Date of Original Version
All Rights Reserved
Abstract or Description
Many programs initialize or copy large amounts of memory data. Initialization and copying are forms of memory operations that do not require computation in order to derive their data-values – they either deal with known data-values (e.g., initialize to zero) or simply move data-values that already exist elsewhere in memory (e.g., copy). Therefore, initialization/copying can potentially be performed entirely within the main memory subsystem without involving the processor or the DMA engines. Unfortunately, existing main memory subsystems are unable to take advantage of this fact. Instead, they unnecessarily transfer large amounts of data between main memory and the processor (or the DMA engine) – thereby consuming large amounts of latency, bandwidth, and energy.

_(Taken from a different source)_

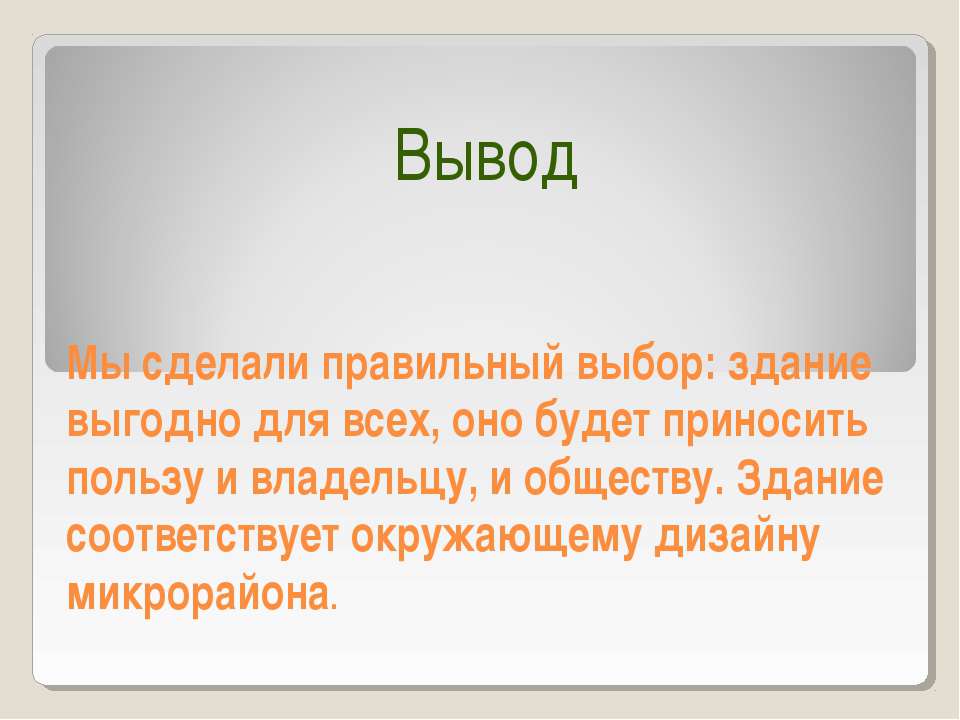 Вывод

Мы сделали правильный выбор: здание выгодно для всех, оно будет приносить пользу и владельцу, и обществу. Здание соответствует окружающему дизайну микрорайона.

In this paper, we make the key observation that DRAM chips – the predominant substrate for main memory – already have the capability to transfer large amounts of data within themselves. Internally, a DRAM chip consists of rows of bits and a row-buffer. To access data from any portion of a particular row, the DRAM chip transfers the entire row (e.g., 4 Kbits) into the equally-sized rowbuffer, and vice versa. While this internal data-transfer between a row and the row-buffer occurs in bulk (i.e., all 4 Kbits at once), an external data-transfer (to/from the processor) is severely serialized due to the very narrow width of the DRAM chip’s data-pins (e.g., 8 bits). Our key idea is to utilize and extend the row-granularity data-transfer in order to quickly initialize or move data one row at a time within a DRAM chip. We call this new mechanism RowClone. By making several relatively unintrusive changes to DRAM chip design (0.026% die-size increase), we accelerate a one-page (4 KByte) copying operation by 11.5x, and a one-page zeroing operation by 5.8x, while also conserving memory bandwidth. In addition, we achieve large energy reductions – 41.5x/74.4x energy reductions for one-page zeroing/copying, respectively. We show that RowClone improves performance on an 8-core system by 27% averaged across 64 copy/initialization-intensive workloads.